Karen Banta of Westhampton was among the members who returned to the Hampshire Regional YMCA on its first day. Banta has followed social distancing measures strictly, she said, but felt comfortable returning to the Y due to regulations in place. Banta also relies on the facility to access the treadmill machines, which she said play a big role in her fitness routine.

“I’m very, very cautious with my health,” Banta said. “I’m an over-65 person, so it’s only because of the reassuring protocols that they made available to members that I returned on the first day.”

Facilities like the Y should only open with the “utmost caution” at this time, Banta said. Prior to the shutdown, Banta would go to the Y three to five times a week. She will not visit the facility as frequently now due to the pandemic, she said, but plans to supplement her in-person activities with the Y’s virtual programming.

Florence resident Nancy Ringey said that she and her husband, both YMCA members, are not ready to return to the YMCA yet due to personal risk factors, but she hopes to return later in the summer or early fall. 

Ringey is waiting to return “only because they’re still working things out there, and we know how the virus has spread easily,” she said, noting that she is still “a very big supporter of the Y” and has taken virtual classes during the shutdown. Ringey had previously gone to the Y five days a week.

But in general, Ringey believes that fitness facilities should be able to open if they take the right precautions.

“If you’re following the CDC guidelines and state and local guidelines, I think it’s wise to open slowly like the Y is doing,” Ringey said, adding that people should also consider their individual risk and comfort levels before deciding if they will return.

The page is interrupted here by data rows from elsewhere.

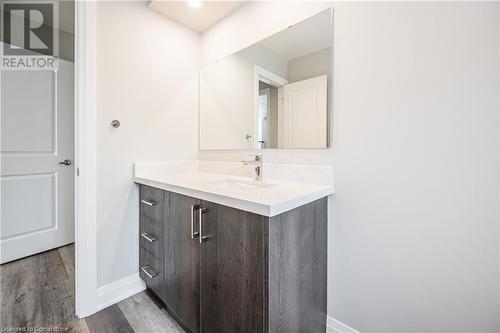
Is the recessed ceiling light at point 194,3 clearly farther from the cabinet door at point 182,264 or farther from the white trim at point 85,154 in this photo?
the cabinet door at point 182,264

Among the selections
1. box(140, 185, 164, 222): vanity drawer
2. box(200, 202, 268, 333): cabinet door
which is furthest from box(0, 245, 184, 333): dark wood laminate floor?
box(140, 185, 164, 222): vanity drawer

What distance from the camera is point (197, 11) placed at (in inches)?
68.3

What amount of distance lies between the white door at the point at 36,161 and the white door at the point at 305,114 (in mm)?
2334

“I think people want to get out more, but each person has to evaluate how safe they feel,” Ringey said.

Members so far have been “wonderful” about following the guidelines, Bianco said, “and they’re very appreciative that we are following the guidelines as well.”

Although the Y offered some virtual workout programs during the months it was closed, Bianco said some members she spoke with since the reopening still feel that they had lost physical strength and endurance during the shutdown. While not everyone is ready to return to the facility, Bianco emphasized the benefits of staying active during the pandemic.

“Especially with COVID really impacting those with health conditions, it’s really vital that people keep healthy and keep moving, keep strong and keep eating right,” Bianco said. “I think it’s important that people do have some connection to a place that helps them do that, whether it’s virtual or in person.”